> _Exercise directions_:
Your response to the data below should hold nothing except the lines from the one containing "Nature Water Blue" down to the one containing "reportage-manifstation-centrale-nuclaire-hijiki-algues-japon", reproduced exactly and without pictures.

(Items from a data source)
*** Begin section ***

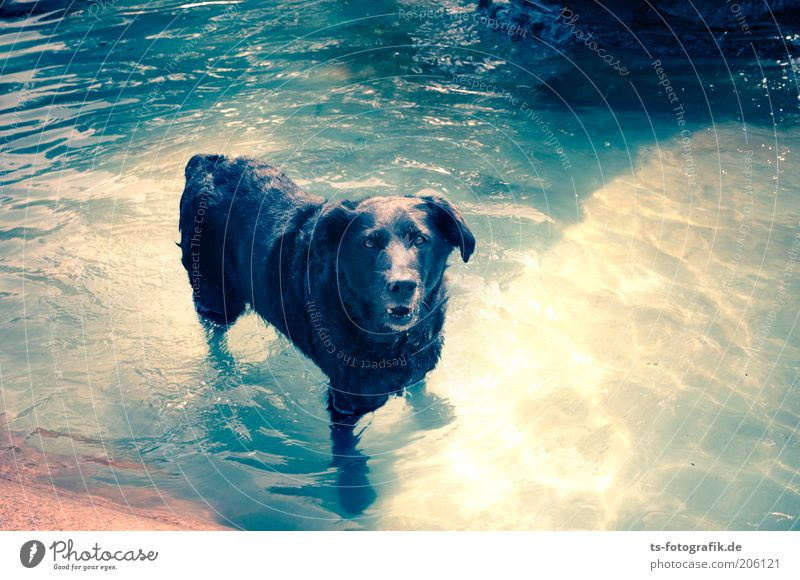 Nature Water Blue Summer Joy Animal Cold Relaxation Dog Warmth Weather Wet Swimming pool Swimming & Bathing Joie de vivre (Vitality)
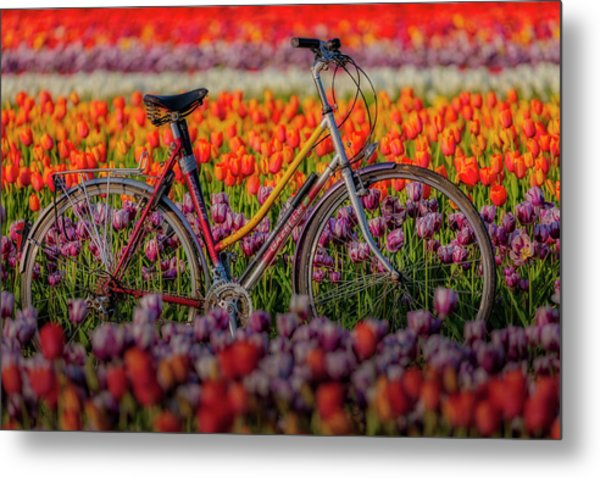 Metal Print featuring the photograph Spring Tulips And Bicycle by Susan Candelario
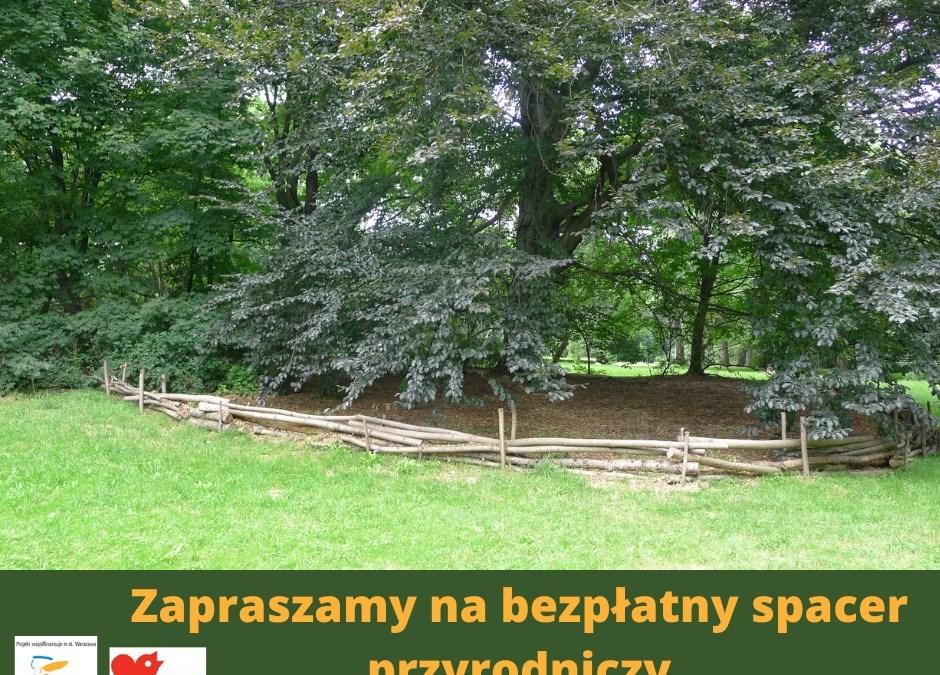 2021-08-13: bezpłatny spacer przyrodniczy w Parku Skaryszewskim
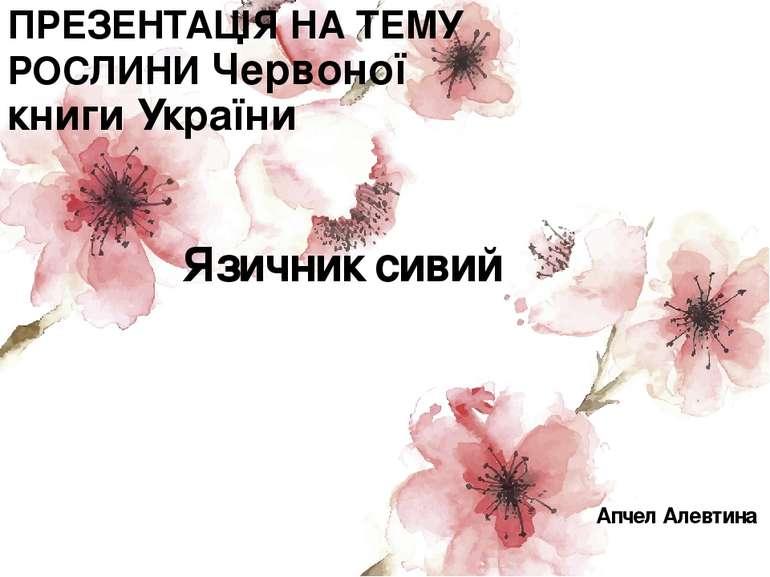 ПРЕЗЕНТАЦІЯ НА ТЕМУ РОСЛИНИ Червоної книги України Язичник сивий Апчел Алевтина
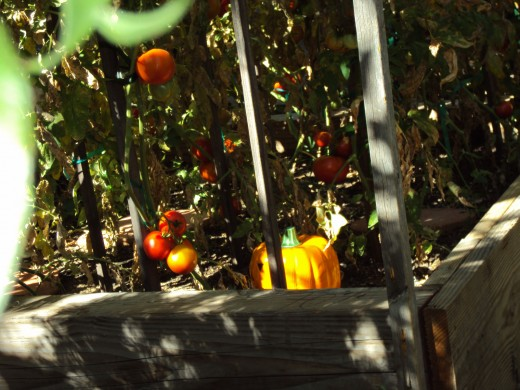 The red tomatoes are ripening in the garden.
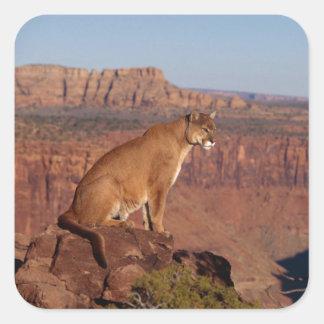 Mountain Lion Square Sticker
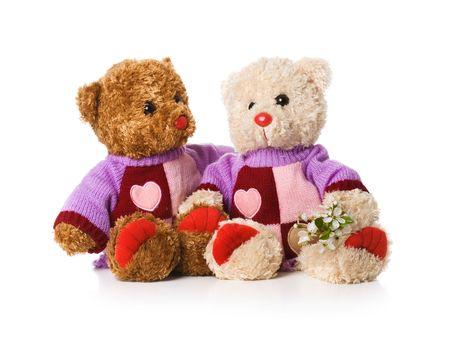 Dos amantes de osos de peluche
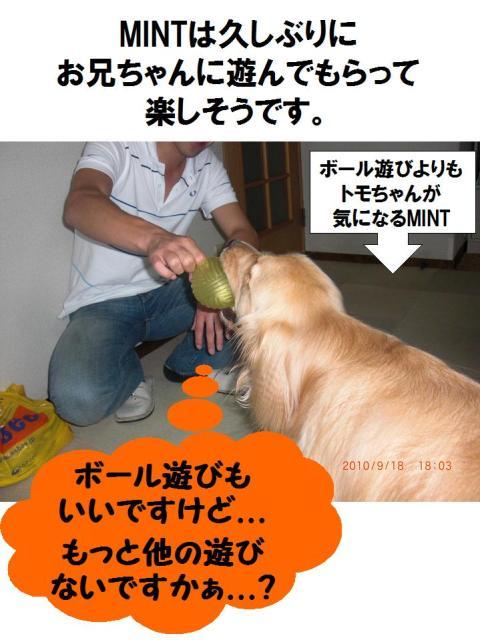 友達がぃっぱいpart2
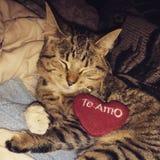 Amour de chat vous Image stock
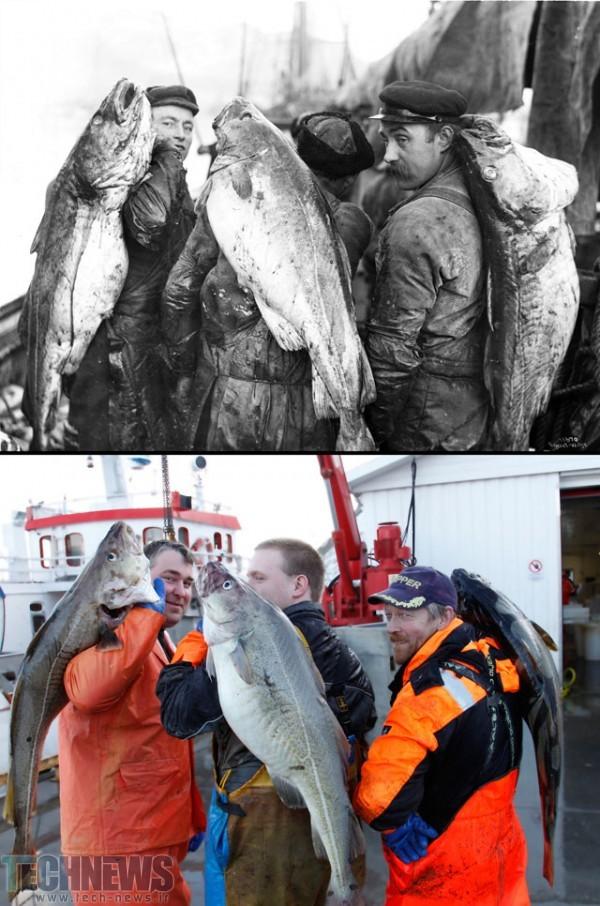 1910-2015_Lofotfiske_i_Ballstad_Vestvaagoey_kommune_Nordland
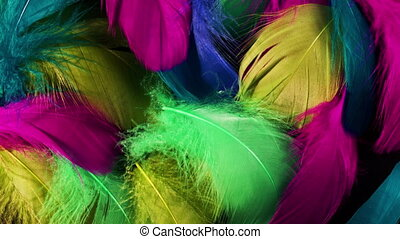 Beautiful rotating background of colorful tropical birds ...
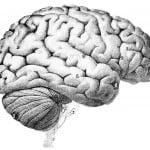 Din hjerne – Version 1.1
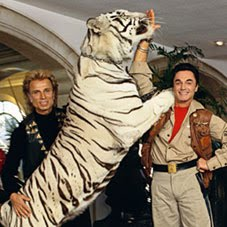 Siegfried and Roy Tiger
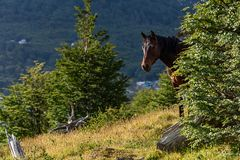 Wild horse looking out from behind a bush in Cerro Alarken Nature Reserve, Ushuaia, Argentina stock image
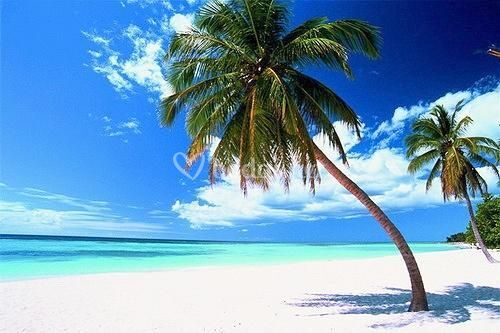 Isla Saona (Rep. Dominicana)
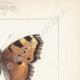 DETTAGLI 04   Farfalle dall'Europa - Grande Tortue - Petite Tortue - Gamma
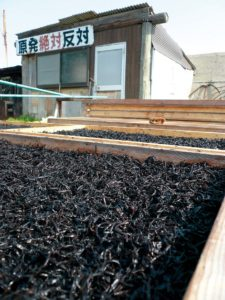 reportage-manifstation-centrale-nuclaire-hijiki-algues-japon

*** End section ***
*** Begin section ***

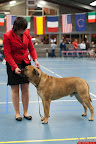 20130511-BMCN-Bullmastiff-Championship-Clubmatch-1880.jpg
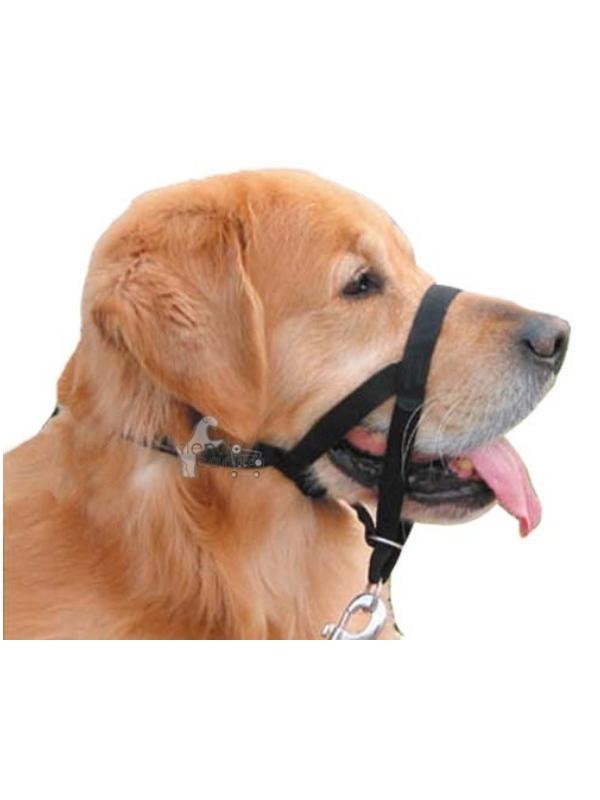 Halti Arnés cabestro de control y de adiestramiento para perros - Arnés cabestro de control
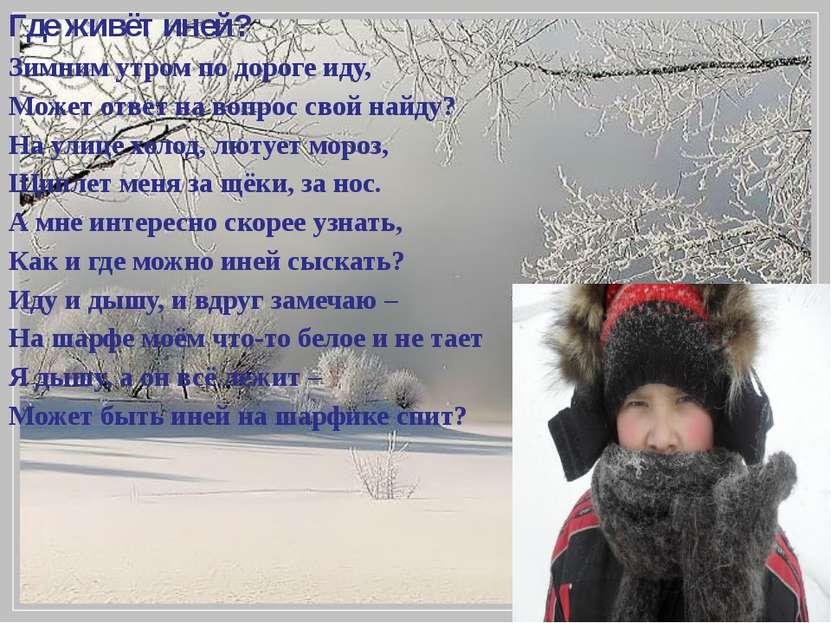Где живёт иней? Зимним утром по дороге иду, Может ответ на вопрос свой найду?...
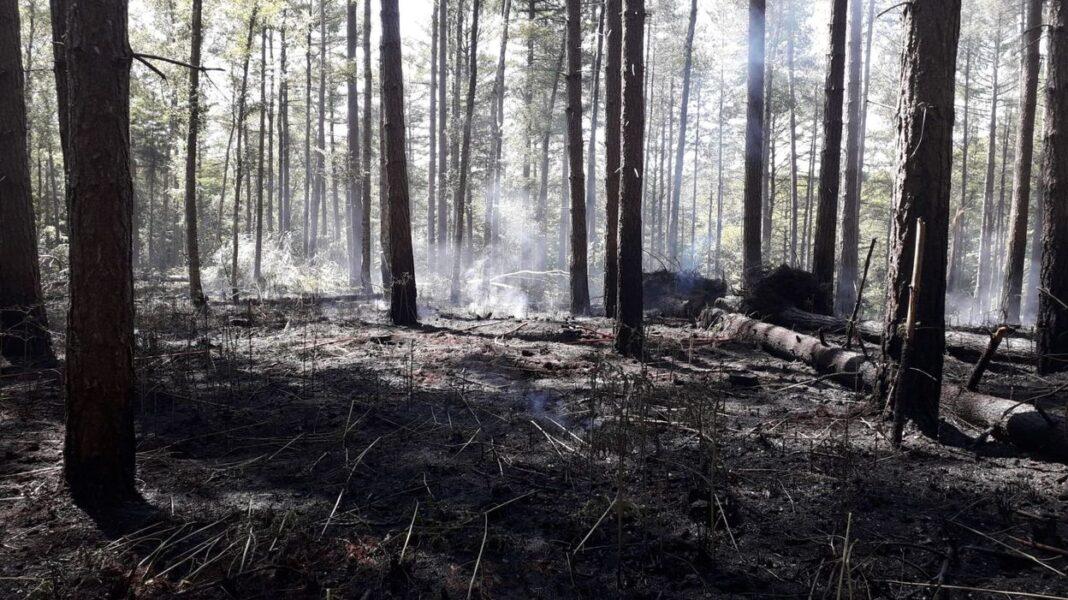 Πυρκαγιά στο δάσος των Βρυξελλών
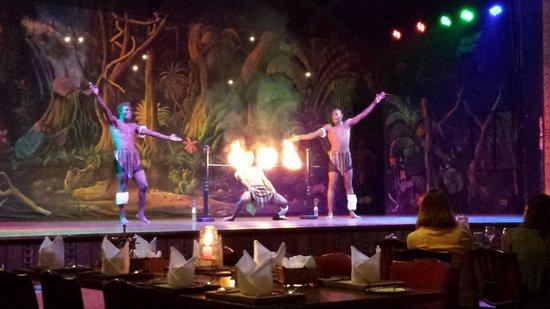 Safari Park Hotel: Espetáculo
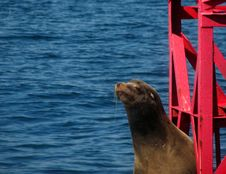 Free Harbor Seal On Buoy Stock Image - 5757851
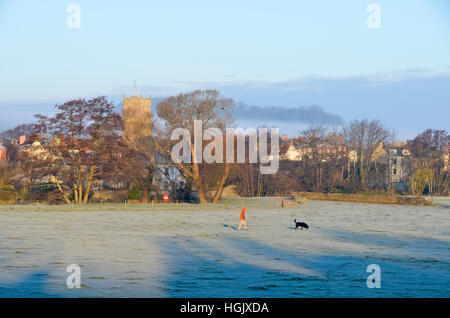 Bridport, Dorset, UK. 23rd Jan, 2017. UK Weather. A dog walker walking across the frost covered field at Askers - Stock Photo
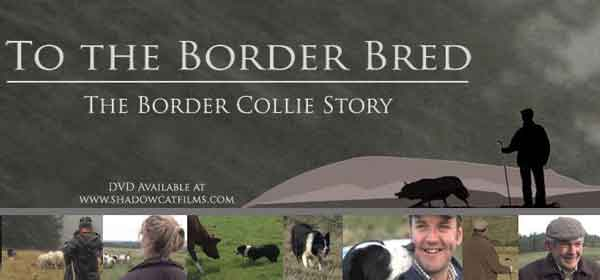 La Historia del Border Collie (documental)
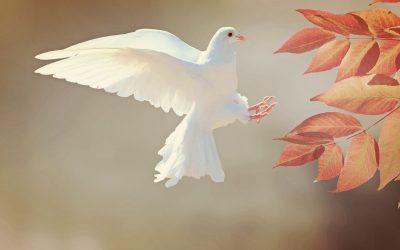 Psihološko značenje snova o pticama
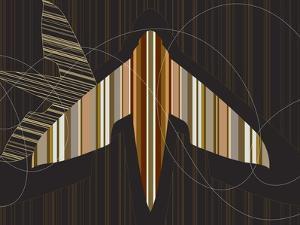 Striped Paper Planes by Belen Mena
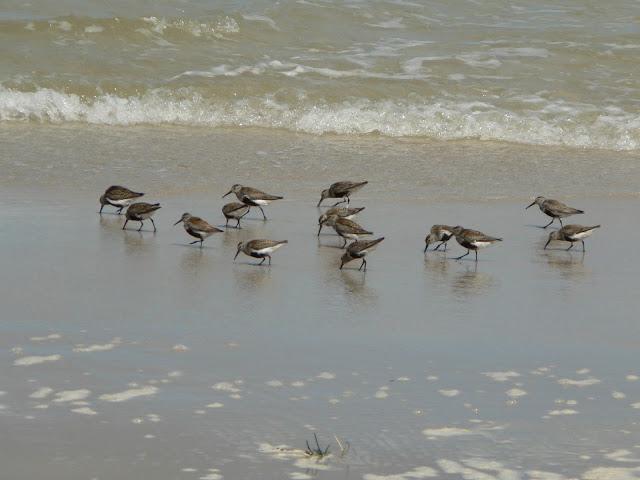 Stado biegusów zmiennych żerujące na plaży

*** End section ***
*** Begin section ***

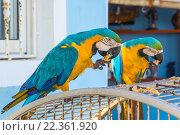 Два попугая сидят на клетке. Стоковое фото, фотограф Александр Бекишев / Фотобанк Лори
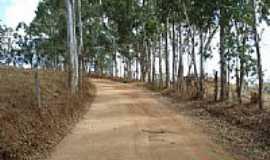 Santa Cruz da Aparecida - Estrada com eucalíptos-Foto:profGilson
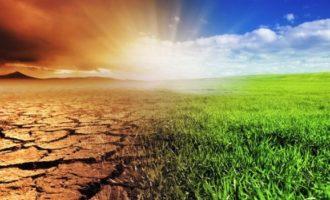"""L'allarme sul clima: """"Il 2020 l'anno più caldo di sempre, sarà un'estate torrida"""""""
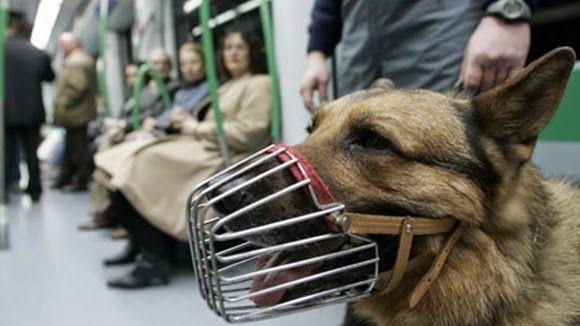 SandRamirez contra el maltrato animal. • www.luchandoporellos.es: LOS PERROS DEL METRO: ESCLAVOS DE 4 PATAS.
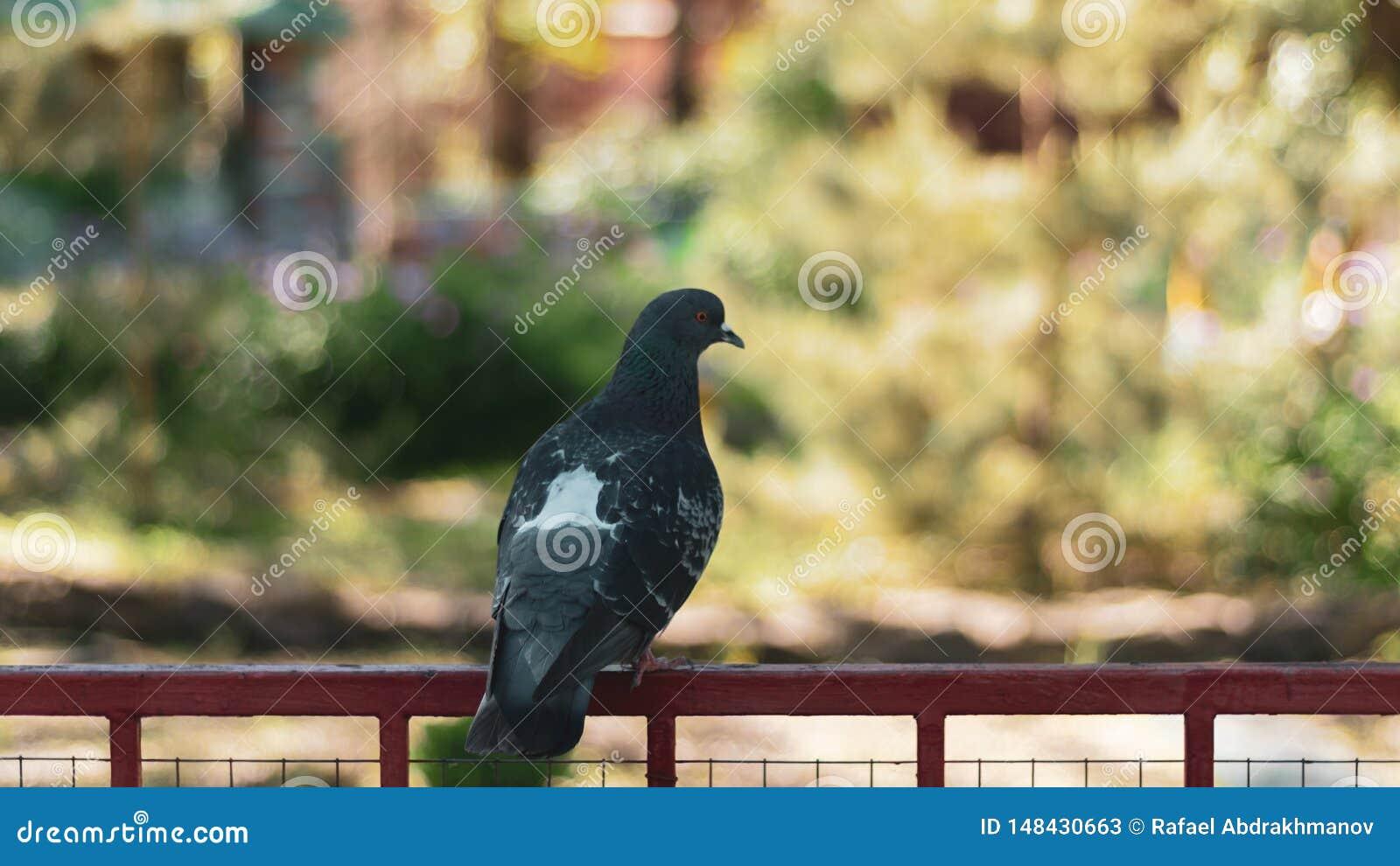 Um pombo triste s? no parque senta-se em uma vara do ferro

*** End section ***

> _Exercise answer_:
 Nature Water Blue Summer Joy Animal Cold Relaxation Dog Warmth Weather Wet Swimming pool Swimming & Bathing Joie de vivre (Vitality)
 Metal Print featuring the photograph Spring Tulips And Bicycle by Susan Candelario
 2021-08-13: bezpłatny spacer przyrodniczy w Parku Skaryszewskim
 ПРЕЗЕНТАЦІЯ НА ТЕМУ РОСЛИНИ Червоної книги України Язичник сивий Апчел Алевтина
 The red tomatoes are ripening in the garden.
 Mountain Lion Square Sticker
 Dos amantes de osos de peluche
 友達がぃっぱいpart2
 Amour de chat vous Image stock
 1910-2015_Lofotfiske_i_Ballstad_Vestvaagoey_kommune_Nordland
 Beautiful rotating background of colorful tropical birds ...
 Din hjerne – Version 1.1
 Siegfried and Roy Tiger
 Wild horse looking out from behind a bush in Cerro Alarken Nature Reserve, Ushuaia, Argentina stock image
 Isla Saona (Rep. Dominicana)
 DETTAGLI 04   Farfalle dall'Europa - Grande Tortue - Petite Tortue - Gamma
 reportage-manifstation-centrale-nuclaire-hijiki-algues-japon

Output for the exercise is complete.